## Short task A
From the text on types of accounts, quote the passage starting with "JR. CLERK (ACCOUNTS)" and going on through "of owners, etc.".
## Short task B
What golden rule for personal accounts does the text on types of accounts give?

## Text to read
━━━━━━

PREPARATION OF THE POST OF ACCOUNTS


ASSISTANT PAPER IN NTDC.

PREPARED BY: ZAHID MUNEER


JR. CLERK (ACCOUNTS) O/O C.E (MP&M)
NTDC 8TH FLOOR SHAHEEN COMPLEX,
LAHORE.
TYPES OF ACCOUNTS:

Personal Accounts:
Ledger accounts that contain transactions related to individuals or other
organizations with whom your business has direct transactions are known as
personal accounts. Some examples of personal accounts are customers, vendors,
salary accounts of employees, drawings and capital accounts of owners, etc.

The golden rule for personal accounts is: debit the receiver and credit the
giver.Example: Payment of salary to employees

Real Accounts:
The ledger accounts which contain transactions related to the assets or liabilities of
the business are called Real accounts. Accounts of both tangible and intangible
nature fall under this category of accounts, i.e. Machinery, Buildings, Goodwill,
Patent rights, etc.

━━━━━━

## Data lines
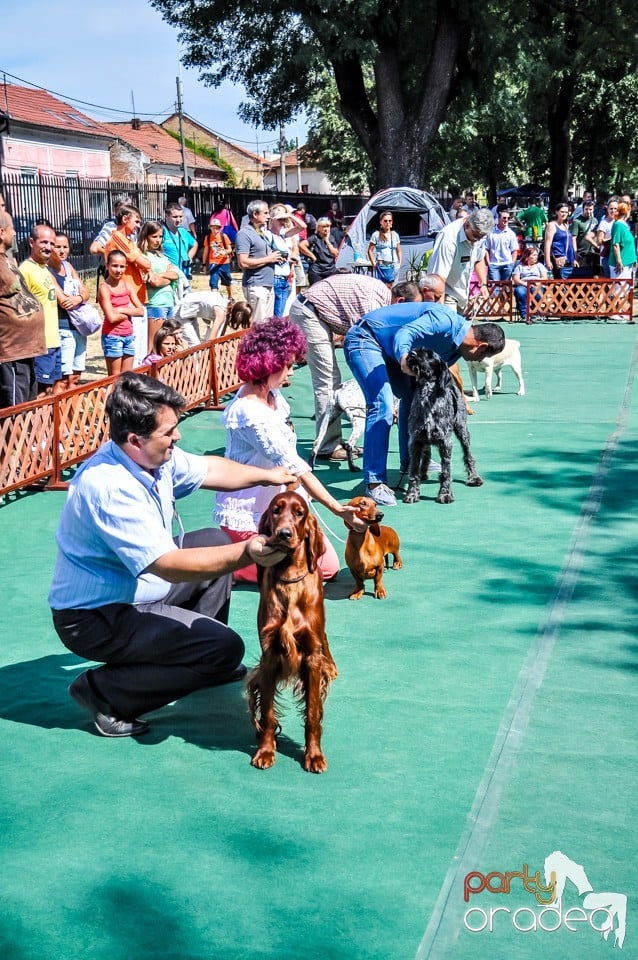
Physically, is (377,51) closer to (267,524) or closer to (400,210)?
(400,210)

━━━━━━

## Exercise solution A
JR. CLERK (ACCOUNTS) O/O C.E (MP&M)
NTDC 8TH FLOOR SHAHEEN COMPLEX,
LAHORE.
TYPES OF ACCOUNTS:

Personal Accounts:
Ledger accounts that contain transactions related to individuals or other
organizations with whom your business has direct transactions are known as
personal accounts. Some examples of personal accounts are customers, vendors,
salary accounts of employees, drawings and capital accounts of owners, etc.

## Exercise solution B
Debit the receiver and credit the giver.